CalPERS, the nation's largest government pension fund, replaced LaSalle Investment Management of Chicago with GI Partners of Menlo Park and RREEF Investment of Germany.

GI Partners will run $1.9 billion in U.S. assets, known as the CalEast portfolio, and RREEF will manage $60 million in European properties.

"We have confidence in GI Partners and expect excellent performance from the CalEast portfolio going forward, given their strong returns since they joined our real estate program in 2001," said Ted Eliopoulous, CalPERS' senior real estate investment officer.

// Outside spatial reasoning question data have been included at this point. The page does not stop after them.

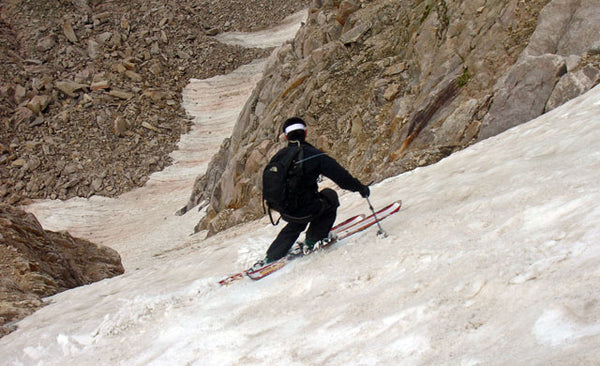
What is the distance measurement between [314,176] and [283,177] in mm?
501

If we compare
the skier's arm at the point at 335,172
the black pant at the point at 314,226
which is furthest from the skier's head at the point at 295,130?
the black pant at the point at 314,226

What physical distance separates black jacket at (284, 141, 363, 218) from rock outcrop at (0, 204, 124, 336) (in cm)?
560

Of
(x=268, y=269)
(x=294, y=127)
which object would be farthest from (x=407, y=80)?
(x=268, y=269)

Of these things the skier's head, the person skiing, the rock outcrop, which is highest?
the skier's head

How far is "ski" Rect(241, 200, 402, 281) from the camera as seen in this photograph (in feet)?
25.4

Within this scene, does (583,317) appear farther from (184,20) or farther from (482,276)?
(184,20)

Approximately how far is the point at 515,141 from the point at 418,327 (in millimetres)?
6819

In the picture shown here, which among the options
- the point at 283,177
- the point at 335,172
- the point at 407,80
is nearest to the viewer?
the point at 283,177

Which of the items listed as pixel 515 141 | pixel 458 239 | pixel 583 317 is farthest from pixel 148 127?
pixel 583 317

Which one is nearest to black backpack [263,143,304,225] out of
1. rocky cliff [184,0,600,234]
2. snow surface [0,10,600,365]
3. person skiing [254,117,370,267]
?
person skiing [254,117,370,267]

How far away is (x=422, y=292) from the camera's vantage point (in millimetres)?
5262

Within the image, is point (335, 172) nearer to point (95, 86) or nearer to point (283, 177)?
point (283, 177)

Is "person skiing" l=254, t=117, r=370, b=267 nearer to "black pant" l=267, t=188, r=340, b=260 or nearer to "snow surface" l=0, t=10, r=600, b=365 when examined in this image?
"black pant" l=267, t=188, r=340, b=260

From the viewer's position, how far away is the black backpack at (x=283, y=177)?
694 centimetres
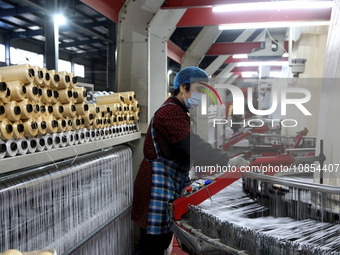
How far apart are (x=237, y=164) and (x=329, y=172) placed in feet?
2.08

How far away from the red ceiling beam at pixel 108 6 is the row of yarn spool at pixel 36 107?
51.7 inches

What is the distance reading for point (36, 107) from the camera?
1.61m

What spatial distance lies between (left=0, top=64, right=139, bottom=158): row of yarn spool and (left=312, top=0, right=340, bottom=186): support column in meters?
1.59

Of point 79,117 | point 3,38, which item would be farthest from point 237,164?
point 3,38

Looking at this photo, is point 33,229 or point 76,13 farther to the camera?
point 76,13

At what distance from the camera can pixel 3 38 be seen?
9.88m

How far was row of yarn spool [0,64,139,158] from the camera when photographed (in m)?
1.41

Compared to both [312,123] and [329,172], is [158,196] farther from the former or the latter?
[312,123]

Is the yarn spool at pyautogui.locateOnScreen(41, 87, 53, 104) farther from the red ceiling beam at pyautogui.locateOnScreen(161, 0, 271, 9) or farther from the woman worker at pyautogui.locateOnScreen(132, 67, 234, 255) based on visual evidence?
the red ceiling beam at pyautogui.locateOnScreen(161, 0, 271, 9)

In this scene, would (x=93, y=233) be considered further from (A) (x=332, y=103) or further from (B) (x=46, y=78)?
(A) (x=332, y=103)

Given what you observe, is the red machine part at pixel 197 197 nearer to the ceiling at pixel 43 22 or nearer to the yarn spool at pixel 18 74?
the yarn spool at pixel 18 74

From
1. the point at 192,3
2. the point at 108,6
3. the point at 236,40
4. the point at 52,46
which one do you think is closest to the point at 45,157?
the point at 108,6

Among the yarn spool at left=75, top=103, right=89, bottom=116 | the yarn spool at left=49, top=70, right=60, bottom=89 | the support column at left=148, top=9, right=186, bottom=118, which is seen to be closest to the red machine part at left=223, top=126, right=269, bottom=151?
the support column at left=148, top=9, right=186, bottom=118

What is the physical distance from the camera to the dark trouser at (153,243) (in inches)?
90.2
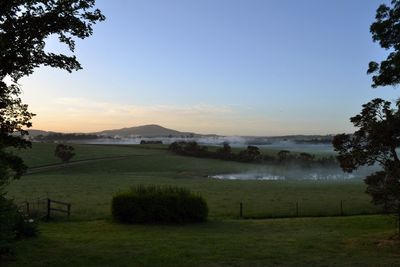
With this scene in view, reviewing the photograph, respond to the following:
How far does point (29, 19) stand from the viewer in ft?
57.6

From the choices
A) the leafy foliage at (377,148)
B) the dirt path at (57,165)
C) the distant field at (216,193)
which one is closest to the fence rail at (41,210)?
the distant field at (216,193)

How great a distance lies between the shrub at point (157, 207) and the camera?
31.0m

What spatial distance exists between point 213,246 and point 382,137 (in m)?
8.93

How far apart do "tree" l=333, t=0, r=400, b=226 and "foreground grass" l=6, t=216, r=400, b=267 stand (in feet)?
8.02

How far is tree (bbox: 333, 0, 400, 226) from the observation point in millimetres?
21031

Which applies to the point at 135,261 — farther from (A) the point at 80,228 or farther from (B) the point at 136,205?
(B) the point at 136,205

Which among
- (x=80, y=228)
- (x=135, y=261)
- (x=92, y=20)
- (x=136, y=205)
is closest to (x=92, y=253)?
(x=135, y=261)

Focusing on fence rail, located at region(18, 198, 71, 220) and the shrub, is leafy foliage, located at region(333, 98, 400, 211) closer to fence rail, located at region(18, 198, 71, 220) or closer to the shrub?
the shrub

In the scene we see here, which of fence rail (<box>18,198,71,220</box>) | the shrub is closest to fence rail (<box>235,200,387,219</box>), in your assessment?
the shrub

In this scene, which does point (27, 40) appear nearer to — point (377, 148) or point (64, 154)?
point (377, 148)

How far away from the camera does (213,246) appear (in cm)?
1989

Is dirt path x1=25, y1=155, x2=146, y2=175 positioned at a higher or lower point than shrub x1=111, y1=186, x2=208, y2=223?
lower

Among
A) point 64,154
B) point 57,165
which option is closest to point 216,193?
point 57,165

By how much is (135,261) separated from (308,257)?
20.6 feet
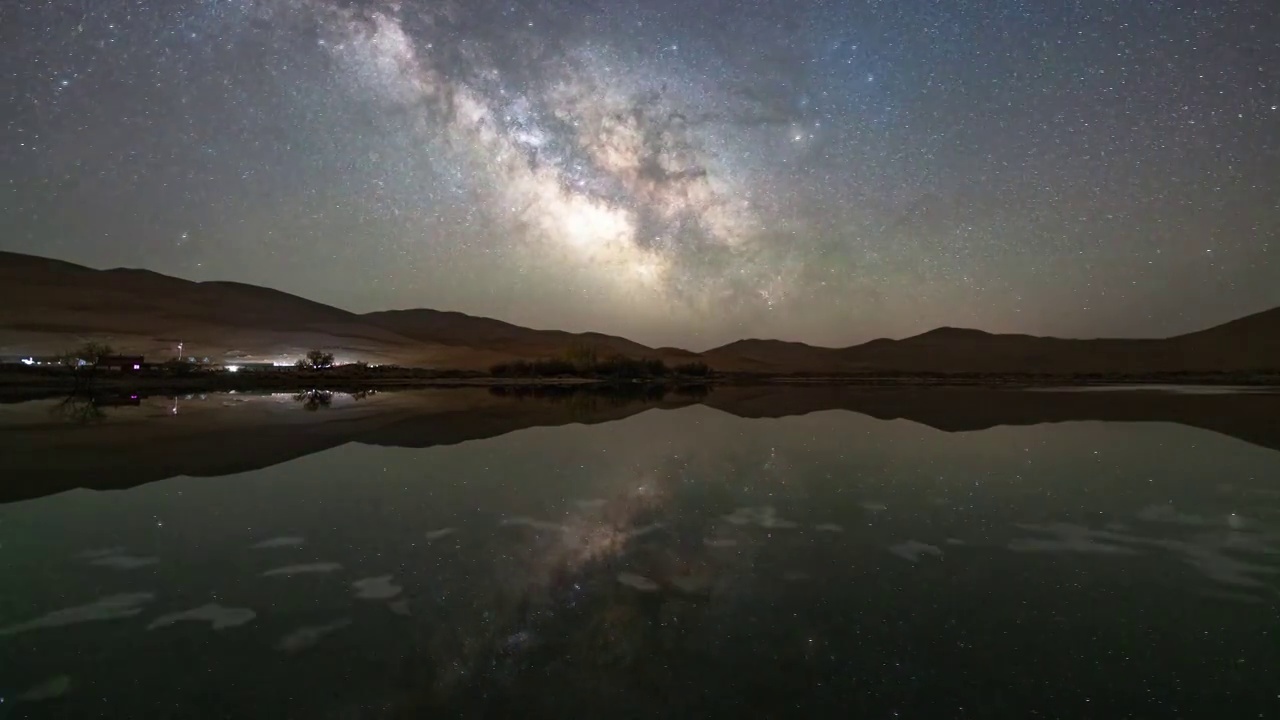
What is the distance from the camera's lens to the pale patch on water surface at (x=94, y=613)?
6242 mm

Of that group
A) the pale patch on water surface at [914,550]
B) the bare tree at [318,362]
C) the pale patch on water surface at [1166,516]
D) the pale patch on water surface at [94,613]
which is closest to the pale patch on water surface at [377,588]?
the pale patch on water surface at [94,613]

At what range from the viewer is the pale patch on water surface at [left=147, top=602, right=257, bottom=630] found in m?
6.37

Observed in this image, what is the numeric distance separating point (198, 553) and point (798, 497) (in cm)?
930

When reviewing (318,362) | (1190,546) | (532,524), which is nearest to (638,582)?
(532,524)

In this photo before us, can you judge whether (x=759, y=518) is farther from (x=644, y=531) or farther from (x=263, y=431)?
(x=263, y=431)

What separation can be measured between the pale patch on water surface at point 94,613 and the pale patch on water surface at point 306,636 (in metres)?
1.78

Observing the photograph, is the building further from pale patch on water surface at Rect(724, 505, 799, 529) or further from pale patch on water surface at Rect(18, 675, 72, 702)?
pale patch on water surface at Rect(18, 675, 72, 702)

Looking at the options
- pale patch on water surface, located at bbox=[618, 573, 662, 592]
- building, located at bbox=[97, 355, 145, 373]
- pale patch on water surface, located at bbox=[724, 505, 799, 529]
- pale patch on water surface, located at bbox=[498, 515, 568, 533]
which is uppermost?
building, located at bbox=[97, 355, 145, 373]

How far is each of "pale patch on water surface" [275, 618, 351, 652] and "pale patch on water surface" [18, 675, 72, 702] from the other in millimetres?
1391

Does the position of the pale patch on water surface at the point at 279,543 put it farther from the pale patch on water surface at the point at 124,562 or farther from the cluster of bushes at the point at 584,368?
the cluster of bushes at the point at 584,368

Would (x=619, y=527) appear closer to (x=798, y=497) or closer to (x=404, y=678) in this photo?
(x=798, y=497)

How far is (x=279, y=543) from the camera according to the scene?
30.7ft

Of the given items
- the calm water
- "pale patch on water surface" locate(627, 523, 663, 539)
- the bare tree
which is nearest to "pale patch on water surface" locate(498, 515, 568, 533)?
the calm water

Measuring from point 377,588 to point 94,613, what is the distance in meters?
2.52
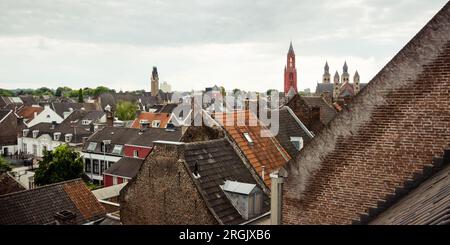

The $216-billion CalPERS has suffered steep losses in its real estate holdings during the last two years. The fund was forced to write down a nearly $1-billion investment in undeveloped residential property near Valencia, $500 million in an apartment building partnership in New York's Stuyvesant Town-Peter Cooper Village and $100 million in a condominium conversion project in East Palo Alto.

-- Marc Lifsher

California public pensions underfunded

Independent government pension funds, including those operated by the city and county of Los Angeles, were in weaker conditions than previously estimated before the recession of 2008-2009, said a study released Thursday by Stanford University.

According to the report, written by former state Assemblyman Joe Nation of the Stanford Institute for Economic Policy Research, the state's independent pensions collectively didn't have enough money to pay for $195-billion worth of obligations to current and future retirees as of June 30, 2008.

Nation based that figure on a "risk-free discount rate" that projected that the funds would earn an extremely conservative average return of 4% a year. California pension administrators consider a 4% return as too low and base their forecasts on average annual returns of between 7% and 8%.

The average funding level, derived by dividing total assets by total liabilities, was only 44.7% for the independent systems, the Stanford study said. That's virtually identical to a number cited by a similar report earlier this year on the three big statewide pensions: the California Public Employees' Retirement System, the California State Teachers' Retirement System and the University of California Retirement System.

The growing obligation could force local governments to devote half of their payroll over the next 18 years to pay for such so-called unfunded liabilities, the study said.

According to Stanford, worst-case estimates for various Los Angeles-based retirement systems hit as high as nearly $40 billion as of mid-2008: the Los Angeles County Employees' Retirement Assn. had $39.7 billion, the Los Angeles Fire and Police Employees' System $14 billion, the Los Angeles City Employees' Retirement System $13 billion and the Los Angeles Water and Power Employees' System $8 billion.

The Stanford report "confirms that all levels of government have been understating the pension debts owed by taxpayers to government workers," said outgoing Gov. Arnold Schwarzenegger. He recently reached an agreement with lawmakers and some government workers unions to cut future pension benefits for new state hires.